Knowing, through Grenville, that the old hermit had acted in the capacity of physician and surgeon to both slavers and natives, Kenyon, before he left the cavern, had provided himself with several articles, including a small case of phials, likely to be of use in supporting his assumption of the character of a medical practitioner; and, briefly directing the young mother to keep the child quiet and supply him with cooling drinks, he carefully painted the tonsils with perchloride of iron, and left her instructions to continue this treatment.
As Kenyon, however, was moving away, the grateful mother again stopped him. “Father,” she said, “I call thee such by permission; canst thou do naught for yon poor woman whom these cruel, heartless Mormons have condemned to death by fire, because she will not change her faith and ‘marry’ one of their own creatures. Thou knowest my history, my father; how I was stolen away when but a girl, and wedded to a man I used to hate, and that my happiest hour was when he died in battle. Yet do I love my little son, and could I but give freedom to this woman I would fly the country with her, and take refuge with the brave men of my own race who have escaped hence, and who now hold Zero at defiance.”
“Where lies this woman, my daughter?” said the false hermit, after making a show of thinking carefully for some little time.
“Still in the same strong place, my father—the great hall of the common prison-house; and at noon, next day but one, she suffers at the stake. Save her, if thou canst, my father; and if it be indeed beyond thy power, then give her, in mercy, a draught of swift and deadly poison, if thou hast such, and earn a double blessing from her ere she dies.”
With a promise that he would endeavour on the following night to see the condemned one referred to, our adventurer at length got away from the importunate woman, and effected, undiscovered, his retreat to the well, and thence into the depths of the mountain, where he, of course, found the Zulu on guard, the pair being soon after this relieved by Umbulanzi and the young Scotsman, Ewan, of whom all had formed a high opinion, both as to shrewdness and bravery.

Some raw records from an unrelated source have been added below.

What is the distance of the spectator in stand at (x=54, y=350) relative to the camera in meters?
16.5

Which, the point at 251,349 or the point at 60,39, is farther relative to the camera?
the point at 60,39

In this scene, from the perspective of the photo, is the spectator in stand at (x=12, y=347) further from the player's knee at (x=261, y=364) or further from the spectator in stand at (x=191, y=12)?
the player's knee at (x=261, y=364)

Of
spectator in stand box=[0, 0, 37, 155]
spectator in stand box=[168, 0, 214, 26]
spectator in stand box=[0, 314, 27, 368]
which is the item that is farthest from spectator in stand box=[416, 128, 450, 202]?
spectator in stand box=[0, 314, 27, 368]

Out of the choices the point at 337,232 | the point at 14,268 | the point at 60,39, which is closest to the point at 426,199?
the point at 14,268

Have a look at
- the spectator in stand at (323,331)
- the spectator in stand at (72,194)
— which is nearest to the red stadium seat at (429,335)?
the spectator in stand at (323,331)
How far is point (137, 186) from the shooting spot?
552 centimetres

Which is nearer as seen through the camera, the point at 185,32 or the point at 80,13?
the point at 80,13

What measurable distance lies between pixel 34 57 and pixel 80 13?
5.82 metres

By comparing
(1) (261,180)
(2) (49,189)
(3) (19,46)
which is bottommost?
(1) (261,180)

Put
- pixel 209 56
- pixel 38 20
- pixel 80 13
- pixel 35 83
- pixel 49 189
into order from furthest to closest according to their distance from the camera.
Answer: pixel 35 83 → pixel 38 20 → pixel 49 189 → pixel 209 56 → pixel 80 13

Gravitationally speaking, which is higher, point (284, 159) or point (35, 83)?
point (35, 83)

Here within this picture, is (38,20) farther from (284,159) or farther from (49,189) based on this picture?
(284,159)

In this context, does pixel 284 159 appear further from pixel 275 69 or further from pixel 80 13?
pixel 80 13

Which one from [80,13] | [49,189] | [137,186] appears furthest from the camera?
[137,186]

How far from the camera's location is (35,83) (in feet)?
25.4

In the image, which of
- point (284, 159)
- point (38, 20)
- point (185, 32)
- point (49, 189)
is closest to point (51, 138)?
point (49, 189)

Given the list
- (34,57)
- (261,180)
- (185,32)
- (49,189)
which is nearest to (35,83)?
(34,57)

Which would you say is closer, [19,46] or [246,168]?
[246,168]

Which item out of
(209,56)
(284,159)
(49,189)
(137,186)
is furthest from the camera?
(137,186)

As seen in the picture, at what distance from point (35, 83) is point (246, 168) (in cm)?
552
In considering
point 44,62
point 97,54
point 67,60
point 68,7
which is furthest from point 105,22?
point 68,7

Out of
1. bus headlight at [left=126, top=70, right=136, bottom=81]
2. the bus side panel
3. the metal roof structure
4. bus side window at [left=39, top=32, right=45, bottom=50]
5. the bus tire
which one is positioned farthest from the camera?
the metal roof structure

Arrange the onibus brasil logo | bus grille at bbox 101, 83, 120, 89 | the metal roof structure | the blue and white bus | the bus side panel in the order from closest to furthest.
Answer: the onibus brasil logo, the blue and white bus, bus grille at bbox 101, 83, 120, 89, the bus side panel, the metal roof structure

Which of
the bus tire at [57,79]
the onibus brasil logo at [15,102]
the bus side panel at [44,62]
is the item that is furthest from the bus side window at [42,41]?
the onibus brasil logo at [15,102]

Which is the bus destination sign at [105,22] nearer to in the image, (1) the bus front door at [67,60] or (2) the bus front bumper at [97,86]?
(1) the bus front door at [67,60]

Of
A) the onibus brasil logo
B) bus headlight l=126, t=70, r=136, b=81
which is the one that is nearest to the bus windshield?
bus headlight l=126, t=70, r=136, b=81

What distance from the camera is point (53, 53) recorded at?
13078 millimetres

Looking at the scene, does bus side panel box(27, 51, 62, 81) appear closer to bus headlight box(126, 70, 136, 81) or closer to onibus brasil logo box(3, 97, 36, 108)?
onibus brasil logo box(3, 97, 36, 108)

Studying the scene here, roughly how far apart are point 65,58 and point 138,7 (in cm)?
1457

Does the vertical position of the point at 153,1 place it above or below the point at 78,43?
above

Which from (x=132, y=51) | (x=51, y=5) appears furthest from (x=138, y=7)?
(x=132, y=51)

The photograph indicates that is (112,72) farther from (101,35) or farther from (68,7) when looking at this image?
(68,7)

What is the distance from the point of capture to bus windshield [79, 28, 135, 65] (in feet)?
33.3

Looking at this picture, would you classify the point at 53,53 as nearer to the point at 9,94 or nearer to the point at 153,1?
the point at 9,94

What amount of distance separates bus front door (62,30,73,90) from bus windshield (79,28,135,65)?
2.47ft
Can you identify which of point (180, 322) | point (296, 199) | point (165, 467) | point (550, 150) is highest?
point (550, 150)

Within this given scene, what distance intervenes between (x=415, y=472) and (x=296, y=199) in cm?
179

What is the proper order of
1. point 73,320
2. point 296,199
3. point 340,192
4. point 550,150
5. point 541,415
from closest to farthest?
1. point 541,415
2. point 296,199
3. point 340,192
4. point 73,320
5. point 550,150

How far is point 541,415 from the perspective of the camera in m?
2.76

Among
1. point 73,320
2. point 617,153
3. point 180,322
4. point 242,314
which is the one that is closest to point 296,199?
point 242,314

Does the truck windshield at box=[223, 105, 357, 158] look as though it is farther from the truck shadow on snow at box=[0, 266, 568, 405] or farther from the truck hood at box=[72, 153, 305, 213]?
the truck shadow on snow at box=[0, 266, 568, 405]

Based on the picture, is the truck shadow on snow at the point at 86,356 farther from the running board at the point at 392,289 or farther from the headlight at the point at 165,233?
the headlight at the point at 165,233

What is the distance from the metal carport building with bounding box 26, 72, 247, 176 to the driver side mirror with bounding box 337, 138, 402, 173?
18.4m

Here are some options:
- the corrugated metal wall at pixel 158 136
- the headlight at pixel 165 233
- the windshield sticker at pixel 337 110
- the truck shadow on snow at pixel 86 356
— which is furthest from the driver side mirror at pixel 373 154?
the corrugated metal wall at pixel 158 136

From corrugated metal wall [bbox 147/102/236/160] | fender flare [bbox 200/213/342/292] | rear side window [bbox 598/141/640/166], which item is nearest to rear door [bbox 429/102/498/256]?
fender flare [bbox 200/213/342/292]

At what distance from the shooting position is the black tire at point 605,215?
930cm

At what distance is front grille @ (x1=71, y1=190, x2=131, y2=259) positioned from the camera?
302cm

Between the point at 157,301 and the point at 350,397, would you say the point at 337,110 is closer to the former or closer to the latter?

Arrived in the cave above, Kenyon communicated to his astonished and admiring friends his experiment and the result of it, and all then fell to eagerly discussing ways and means for the rescue of the poor condemned woman from her villainous judges and would-be executioners; and, ere the party lay down to sleep, it was decided that Kenyon should make an attempt to see her the following night in his character of a priest, and learn what suggestions the captive could herself make, with regard to a plan to save her life and give her back her liberty.